Re: Upto 50% ping loss when ARP cache grows over ~100 items ( HP-UX 11.31 RX2620-2 )

Hi Donna,
Sorry it was my fault...
I had forgotten to stop the "flood-ping" script before running the netstat commands.
I've done the same test again and there were only 37 pings in 27186 sent tcp packets in the 10 minute period.
I only started to run the "flood-ping" script when we started to encounter broken connections due to lost packets.
And, I also have to run the "ifconfig" script simultaneously, to periodically "reset" the network stack?, clear the ARP cache?
This is the only way that I can make the server "usable"...
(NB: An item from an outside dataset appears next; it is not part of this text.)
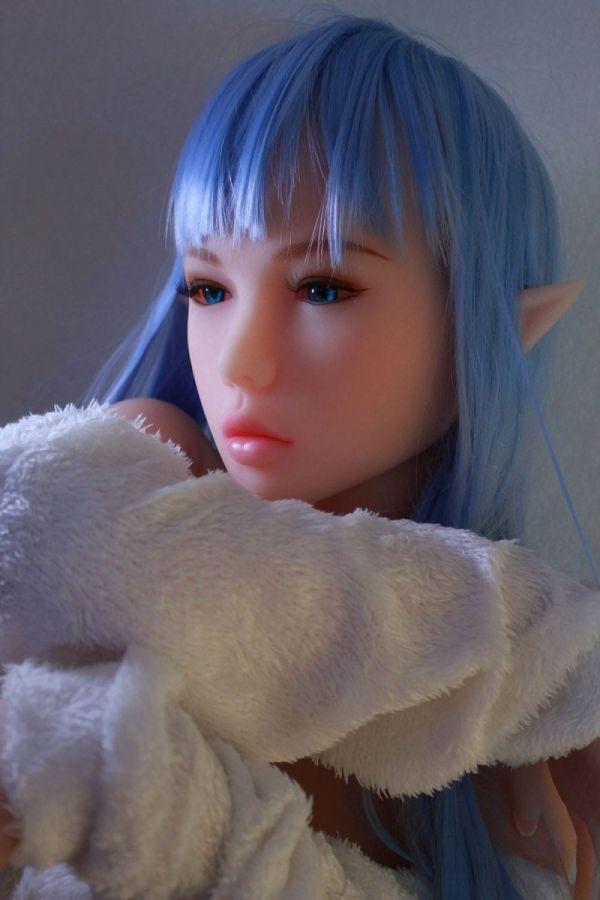145cm 4ft9 Popular ELF Real Love Sex Doll Dora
Actually, these two scripts have been running continously since I booted the system on 16th May 2017.
The server was shutdown for a few hours due to UPS maintenance.
I remember installing the March 2017 QPKBASE and QPKAPPS bundles before shutting down the system.
Should I uninstall both bundles and see what happens?

Today, after everyone went home, I stopped our "global systems daemon" program.
This program checks about 180 "must-be-alive" systems/services such as our SMTP/POP3/HTTP/Oracle/Etc. services as well as IOT nodes, some sensor values,, security cameras/recording equipment, personnel attendance readers and so on.
With this program stopped, the ARP cache grows very slowly, in fact it took 4 hours to reach 100 MAC's.
And, to my surprise there was not a single packet loss in this 4 hour period.
As soon as the ARP count exceeded ~100, some packet loss started.
This problem is starting look like it is directly related to the ARP cache size...